KUALA PEMBUANG – Kalangan Dewan Perwakilan Rakyat Daerah (DPRD) Seruyan meminta agar pemerintah daerah melalui seluruh Organisasi Perangkat Daerah (OPD) terkaitnya segera menerbitkan Surat Keputusan (SK) untuk seluruh tenaga kontrak (tekon) atau tenaga honorer yang ada di lingkungan Pemerintah Kabupaten (Pemkab) Seruyan.
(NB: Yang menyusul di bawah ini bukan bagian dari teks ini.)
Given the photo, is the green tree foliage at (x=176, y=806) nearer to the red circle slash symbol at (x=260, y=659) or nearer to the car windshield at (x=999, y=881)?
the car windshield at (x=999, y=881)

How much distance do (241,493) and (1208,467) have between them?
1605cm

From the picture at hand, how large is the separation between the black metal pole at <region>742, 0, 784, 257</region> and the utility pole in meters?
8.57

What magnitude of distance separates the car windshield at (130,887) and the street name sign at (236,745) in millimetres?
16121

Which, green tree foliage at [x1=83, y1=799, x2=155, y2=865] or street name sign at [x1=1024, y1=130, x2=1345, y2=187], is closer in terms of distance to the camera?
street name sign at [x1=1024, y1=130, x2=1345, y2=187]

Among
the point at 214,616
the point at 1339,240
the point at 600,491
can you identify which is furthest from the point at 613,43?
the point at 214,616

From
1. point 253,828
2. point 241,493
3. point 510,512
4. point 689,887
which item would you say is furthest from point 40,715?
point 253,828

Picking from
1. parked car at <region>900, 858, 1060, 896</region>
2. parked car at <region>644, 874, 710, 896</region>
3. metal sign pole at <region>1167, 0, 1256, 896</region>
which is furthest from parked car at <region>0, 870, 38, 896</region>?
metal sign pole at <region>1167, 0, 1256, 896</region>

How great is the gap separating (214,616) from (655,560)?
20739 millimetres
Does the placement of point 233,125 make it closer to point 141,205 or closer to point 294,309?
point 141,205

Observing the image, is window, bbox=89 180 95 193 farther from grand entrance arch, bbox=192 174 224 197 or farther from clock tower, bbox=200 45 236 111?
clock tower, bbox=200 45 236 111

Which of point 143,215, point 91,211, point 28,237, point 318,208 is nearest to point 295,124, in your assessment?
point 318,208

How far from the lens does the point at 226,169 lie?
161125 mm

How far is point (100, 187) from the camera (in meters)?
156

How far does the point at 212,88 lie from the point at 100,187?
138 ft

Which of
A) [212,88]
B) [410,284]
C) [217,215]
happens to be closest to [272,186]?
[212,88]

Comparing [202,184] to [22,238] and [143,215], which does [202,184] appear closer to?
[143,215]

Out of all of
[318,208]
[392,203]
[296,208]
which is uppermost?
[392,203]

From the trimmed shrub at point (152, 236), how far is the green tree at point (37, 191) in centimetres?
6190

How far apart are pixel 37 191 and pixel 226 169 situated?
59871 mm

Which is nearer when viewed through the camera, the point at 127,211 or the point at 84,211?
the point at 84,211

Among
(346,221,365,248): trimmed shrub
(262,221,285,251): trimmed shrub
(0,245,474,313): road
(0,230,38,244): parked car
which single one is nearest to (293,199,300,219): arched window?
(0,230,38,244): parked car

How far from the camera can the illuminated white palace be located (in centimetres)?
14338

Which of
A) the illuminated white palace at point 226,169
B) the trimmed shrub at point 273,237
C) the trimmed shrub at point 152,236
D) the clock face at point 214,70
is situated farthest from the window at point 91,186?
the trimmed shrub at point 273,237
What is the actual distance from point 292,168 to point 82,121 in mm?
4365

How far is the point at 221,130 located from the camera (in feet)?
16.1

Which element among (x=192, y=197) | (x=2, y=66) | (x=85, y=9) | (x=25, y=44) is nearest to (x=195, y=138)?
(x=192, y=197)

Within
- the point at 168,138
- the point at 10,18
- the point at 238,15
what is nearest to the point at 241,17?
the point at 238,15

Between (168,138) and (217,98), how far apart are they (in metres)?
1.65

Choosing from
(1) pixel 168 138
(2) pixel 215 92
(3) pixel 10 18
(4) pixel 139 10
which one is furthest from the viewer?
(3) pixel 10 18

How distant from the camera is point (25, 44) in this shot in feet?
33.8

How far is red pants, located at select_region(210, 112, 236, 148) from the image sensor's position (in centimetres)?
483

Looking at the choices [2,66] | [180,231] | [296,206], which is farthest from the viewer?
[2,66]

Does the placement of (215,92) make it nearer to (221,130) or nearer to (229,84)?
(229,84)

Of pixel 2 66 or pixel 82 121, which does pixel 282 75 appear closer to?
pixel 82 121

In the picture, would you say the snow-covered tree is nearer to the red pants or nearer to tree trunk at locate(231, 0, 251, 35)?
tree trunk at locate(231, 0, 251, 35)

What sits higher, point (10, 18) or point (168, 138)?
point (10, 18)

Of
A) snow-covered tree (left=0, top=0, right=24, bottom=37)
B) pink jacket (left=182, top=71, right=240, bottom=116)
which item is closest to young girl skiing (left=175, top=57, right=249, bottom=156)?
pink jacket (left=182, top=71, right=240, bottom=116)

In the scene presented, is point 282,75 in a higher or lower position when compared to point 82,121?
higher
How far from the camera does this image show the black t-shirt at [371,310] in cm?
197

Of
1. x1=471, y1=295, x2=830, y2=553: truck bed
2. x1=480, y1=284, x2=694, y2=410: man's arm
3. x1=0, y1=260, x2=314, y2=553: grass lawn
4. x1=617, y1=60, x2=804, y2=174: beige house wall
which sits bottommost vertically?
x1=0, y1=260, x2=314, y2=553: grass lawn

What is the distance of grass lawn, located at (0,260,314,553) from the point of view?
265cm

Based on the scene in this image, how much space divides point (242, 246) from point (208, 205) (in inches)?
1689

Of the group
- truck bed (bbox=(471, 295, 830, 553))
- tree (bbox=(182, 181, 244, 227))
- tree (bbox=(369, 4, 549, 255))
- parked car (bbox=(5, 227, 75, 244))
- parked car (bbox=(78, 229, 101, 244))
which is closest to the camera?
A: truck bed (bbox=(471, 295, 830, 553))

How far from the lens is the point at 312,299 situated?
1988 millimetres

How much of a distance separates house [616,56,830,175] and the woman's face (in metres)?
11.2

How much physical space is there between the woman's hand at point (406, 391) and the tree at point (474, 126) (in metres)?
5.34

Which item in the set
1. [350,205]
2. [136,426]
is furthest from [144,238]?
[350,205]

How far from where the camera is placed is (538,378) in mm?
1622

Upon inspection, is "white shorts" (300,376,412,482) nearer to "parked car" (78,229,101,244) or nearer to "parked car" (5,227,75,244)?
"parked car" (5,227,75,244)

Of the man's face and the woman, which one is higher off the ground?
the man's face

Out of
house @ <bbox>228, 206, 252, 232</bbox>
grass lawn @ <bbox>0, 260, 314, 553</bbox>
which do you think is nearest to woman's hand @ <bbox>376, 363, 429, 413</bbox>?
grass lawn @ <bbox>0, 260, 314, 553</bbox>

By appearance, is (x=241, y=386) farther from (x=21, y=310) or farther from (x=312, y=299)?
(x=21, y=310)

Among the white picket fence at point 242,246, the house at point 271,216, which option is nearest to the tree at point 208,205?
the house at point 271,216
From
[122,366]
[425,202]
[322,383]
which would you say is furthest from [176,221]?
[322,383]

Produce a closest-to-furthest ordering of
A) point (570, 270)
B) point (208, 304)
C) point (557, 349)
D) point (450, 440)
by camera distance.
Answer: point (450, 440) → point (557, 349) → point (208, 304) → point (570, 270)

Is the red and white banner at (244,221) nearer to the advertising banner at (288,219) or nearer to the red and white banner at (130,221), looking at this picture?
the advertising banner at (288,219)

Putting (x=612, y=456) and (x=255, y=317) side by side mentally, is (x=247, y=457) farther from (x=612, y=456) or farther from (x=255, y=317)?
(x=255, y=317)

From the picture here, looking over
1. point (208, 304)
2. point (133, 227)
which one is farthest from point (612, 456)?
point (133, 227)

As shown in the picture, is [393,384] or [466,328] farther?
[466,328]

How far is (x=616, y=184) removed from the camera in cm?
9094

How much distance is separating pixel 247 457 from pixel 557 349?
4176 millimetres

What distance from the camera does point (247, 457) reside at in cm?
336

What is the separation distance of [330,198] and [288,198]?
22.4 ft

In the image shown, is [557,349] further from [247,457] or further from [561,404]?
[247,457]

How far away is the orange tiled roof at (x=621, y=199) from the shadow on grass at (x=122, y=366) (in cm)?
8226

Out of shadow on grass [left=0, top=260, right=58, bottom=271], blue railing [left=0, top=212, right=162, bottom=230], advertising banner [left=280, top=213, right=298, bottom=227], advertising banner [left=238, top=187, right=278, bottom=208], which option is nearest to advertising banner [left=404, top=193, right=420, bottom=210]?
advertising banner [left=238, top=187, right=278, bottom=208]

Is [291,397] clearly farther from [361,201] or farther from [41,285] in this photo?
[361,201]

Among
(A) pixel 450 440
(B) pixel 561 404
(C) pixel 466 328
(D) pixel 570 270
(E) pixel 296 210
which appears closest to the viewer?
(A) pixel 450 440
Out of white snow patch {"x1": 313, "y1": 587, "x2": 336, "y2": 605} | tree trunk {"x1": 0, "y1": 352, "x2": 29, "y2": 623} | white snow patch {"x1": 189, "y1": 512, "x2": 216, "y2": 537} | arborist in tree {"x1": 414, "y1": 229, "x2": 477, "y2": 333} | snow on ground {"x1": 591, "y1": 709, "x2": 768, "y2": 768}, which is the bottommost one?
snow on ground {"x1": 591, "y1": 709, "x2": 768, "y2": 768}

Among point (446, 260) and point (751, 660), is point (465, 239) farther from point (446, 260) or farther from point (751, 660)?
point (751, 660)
Ketua DPRD Seruyan Zuli Eko Prasetyo mengungkapkan, bahwa pihaknya telah menyampaikan permintaan langsung kepada pemerintah daerah terkait permasalahan ini. “Saat kemarin rapat dengan TAPD untuk membahas masalah penyesuaian APBD seiring dengan adanya Instruksi Presiden RI Nomor 1 Tahun 2025, saya sudah sampaikan kepada pemerintah daerah agar segera menerbitkan SK dan membayarkan gajih tenaga honorer yang ada di lingkungan pemerintah daerah setempat,” katanya, Selasa 18 Februari 2025.
Hal ini juga dalam rangka menindaklanjuti aspirasi yang disampaikan oleh Aliansi Tenaga Honorer R2 dan R3 Kabupaten Seruyan kepada DPRD Seruyan, yang salah satunya adalah masalah SK dan penggajihan. “Kita sudah sampaikan, dan bahkan kita mendesak agar hal itu segera diselesaikan,” ujarnya.
Karena menurutnya, sedari awal hingga saat ini para tekon yang ada di lingkup Pemerintah Daerah Seruyan terus melaksanakan tugas sesuai dengan kewajibannya. Sehingga, sudah menjadi kewajiban pemerintah daerah setempat untuk memenuhi hak-hak mereka sesuai dengan regulasi yang berlaku.
“Dan pada saat pembahasan Anggaran Pendapatan dan Belanja Daerah (APBD) tahun anggaran 2025 yang dilakukan tahun 2024 kemarin, untuk gajih tenaga kontrak selama satu tahun itu memang sudah dianggarkan,” pungkasnya.